My brother and I were fortunate growing up. Our Dad instilled in us a good understanding of right and wrong, especially when it came to how you treat the opposite sex. He told us that any man who hit a woman is not real a man at all, rather a coward would be more appropriate. There were many other great bits of wisdom from him, and mum as well, but that was a real deal breaker in his eyes when measuring the worth of someone.

For days after the slap, I was racked with guilt. I was not trying to justify my actions to myself, and I’m certainly not trying to do that now. This is just an explanation of what happened. Eventually, I had to tell dad, mainly because I couldn’t bear to look him in the eye while carrying around the horrible thing that I’d done. So, when I told him, he asked me a lot of questions about the circumstances that drove me to the slap. Some of which were; Was she still talking to me? Yes. Do you still care about her? Yes. Would you do it again? No!

The important part of this story, for me, was how I felt when I did it. I didn’t feel powerful. I didn’t feel manly. I didn’t feel strong. I felt mortified.  I had apologised profusely to my girlfriend, and she said she forgave me, and laughingly apologised for beating me up and giving me a black ear.
The point is, how do men who inflict physical and sexual violence upon women and girls live with themselves? The recent wave of stories about men in positions of power, raping, groping, abusing, and physically attacking woman, makes me feel ill. How do they sleep at night? How do they look in the mirror, thinking things are ok? What kind of twisted world do they inhabit?

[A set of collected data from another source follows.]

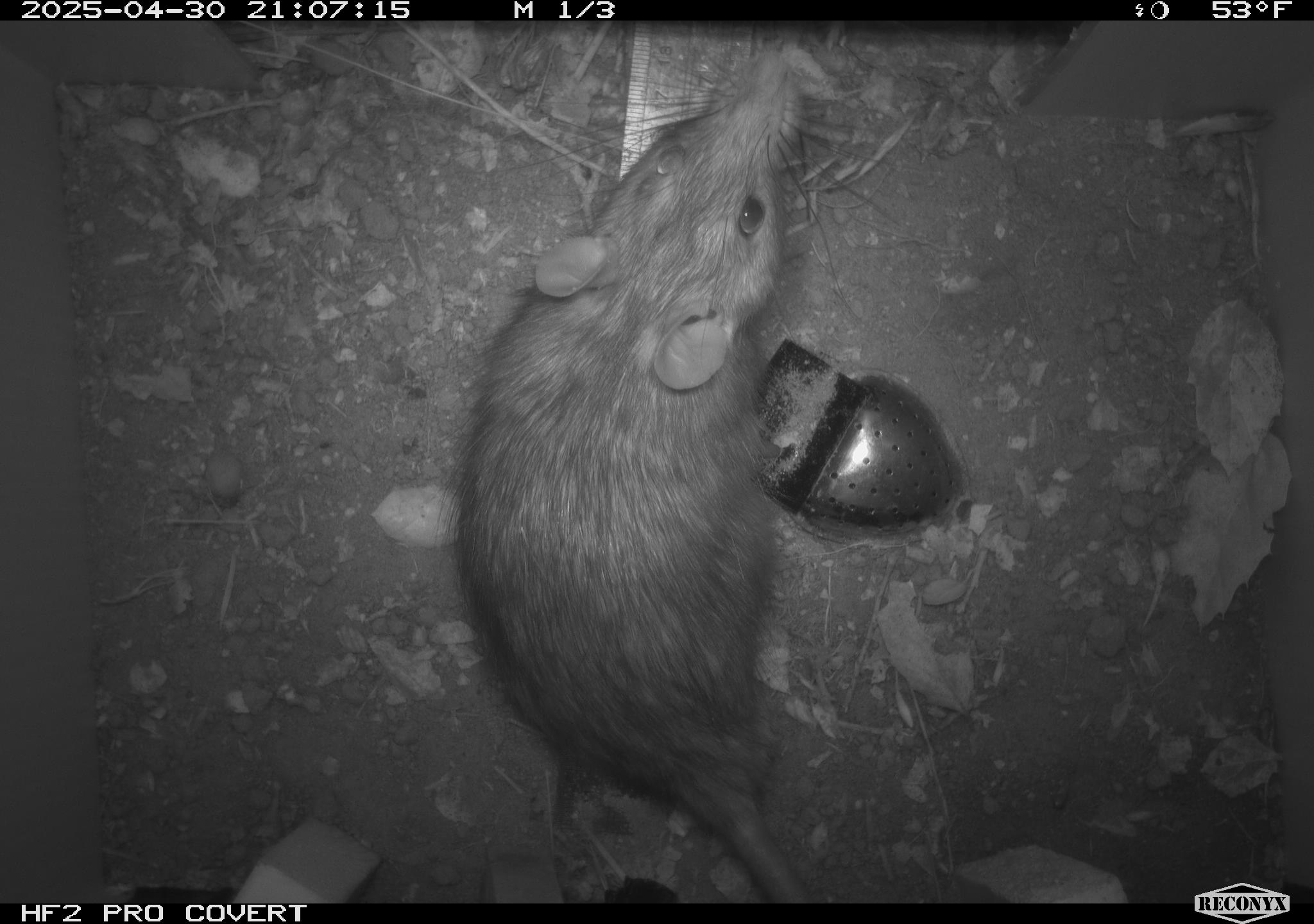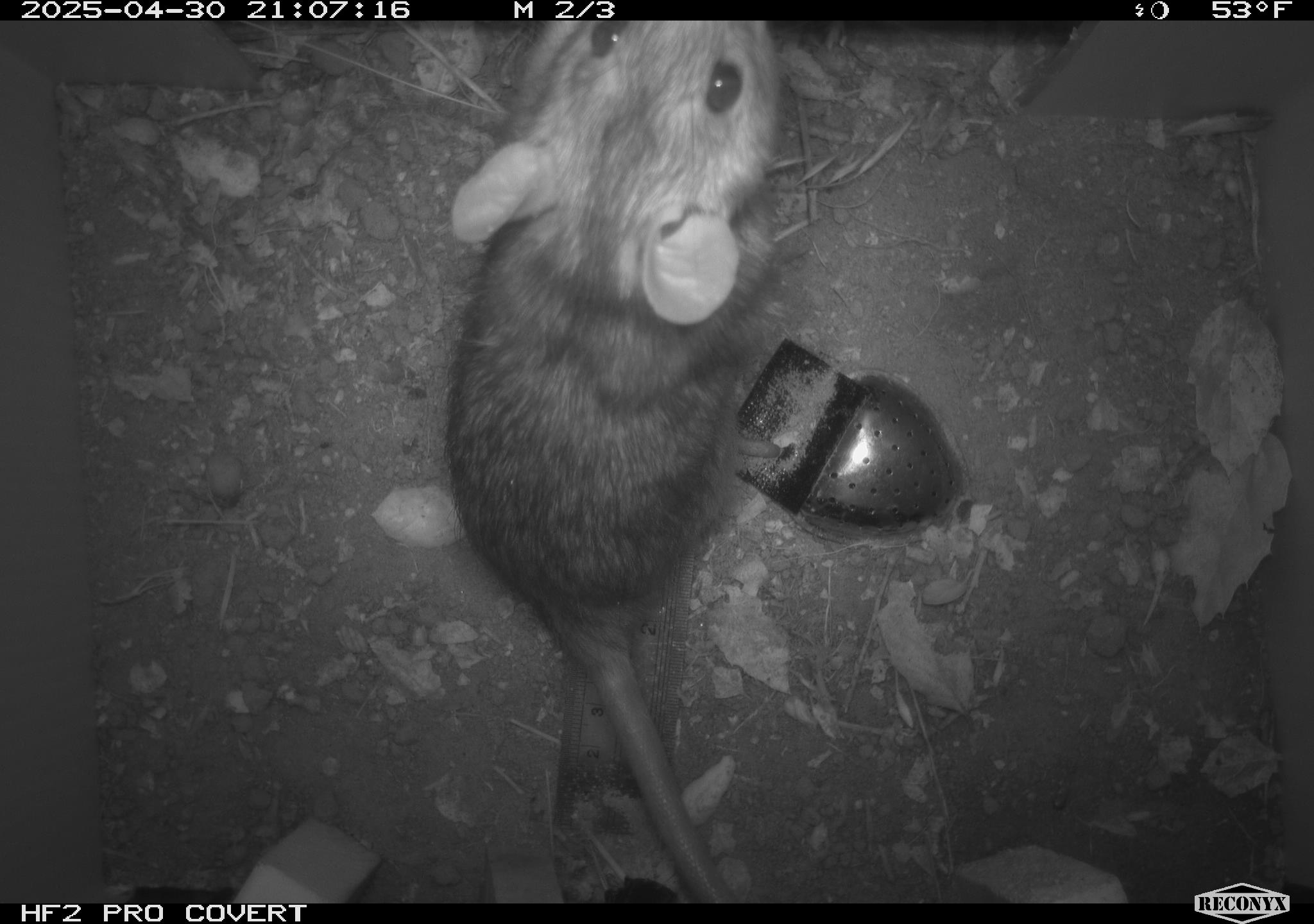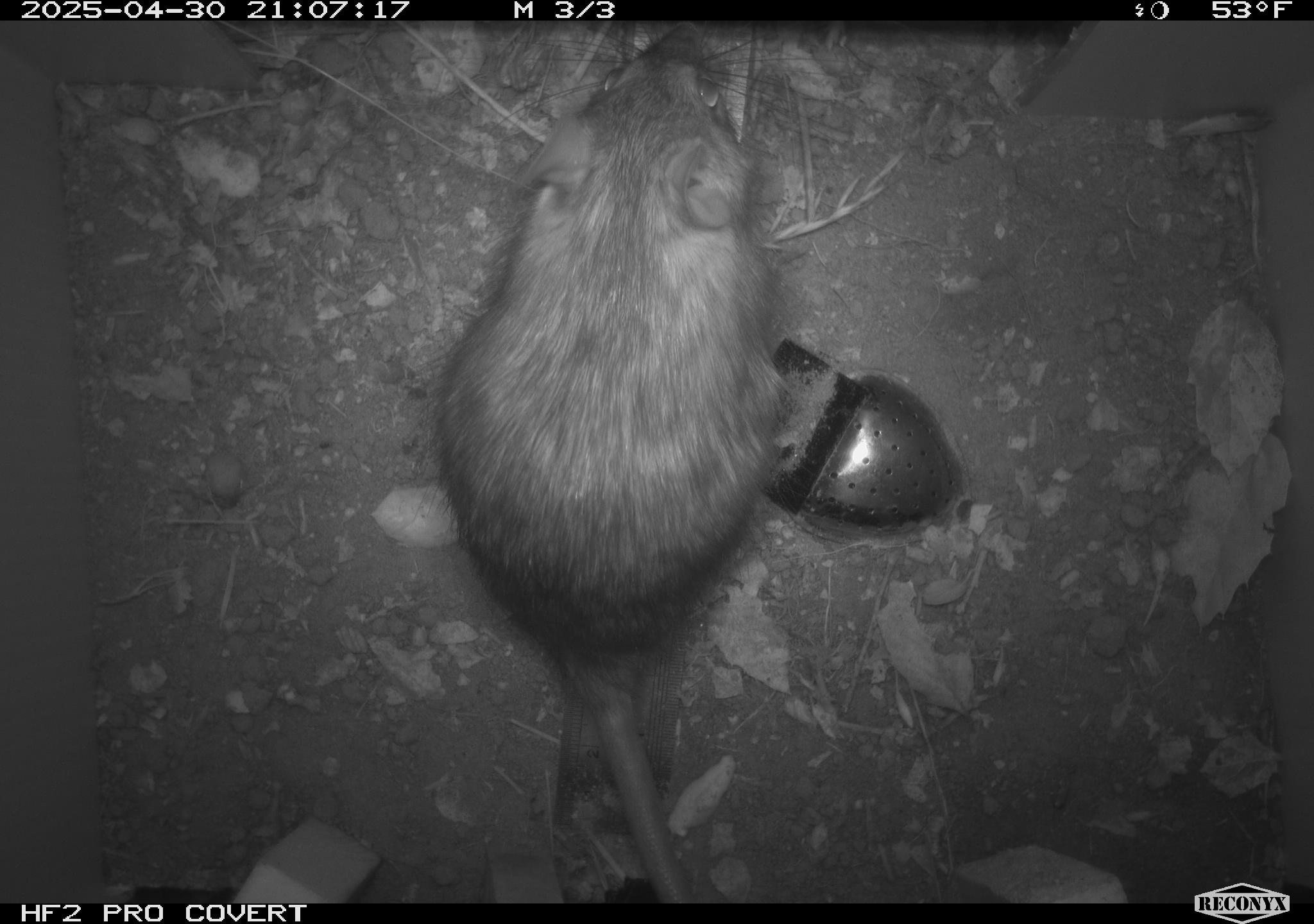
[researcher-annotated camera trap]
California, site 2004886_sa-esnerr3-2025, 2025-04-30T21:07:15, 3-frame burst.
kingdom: Animalia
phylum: Chordata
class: Mammalia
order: Rodentia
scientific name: Rodentia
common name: rodent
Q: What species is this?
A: Rodent (Rodentia).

I don’t have to name them, you’ve all read the stories, you know who they are. However, there are lots more. Would they want their sisters treated that way? Or their mothers? Or do they just see women as ‘cock fodder’, another scalp to make them feel more like a man? Well not in my eyes.
I’m bereft of an answer to this disgusting problem and I’m still trying to get my head around the motivations, the justifications, the misremembering, and the denials.

I think men should start being real men and call it out when they see it. Groping, touching up, slapping. These things are not ok. Being with a bunch of mates, having a few drinks, and sexually intimidating women with lewd suggestions and catcalls is not ok. Be a real man and have some respect. We will all be better off.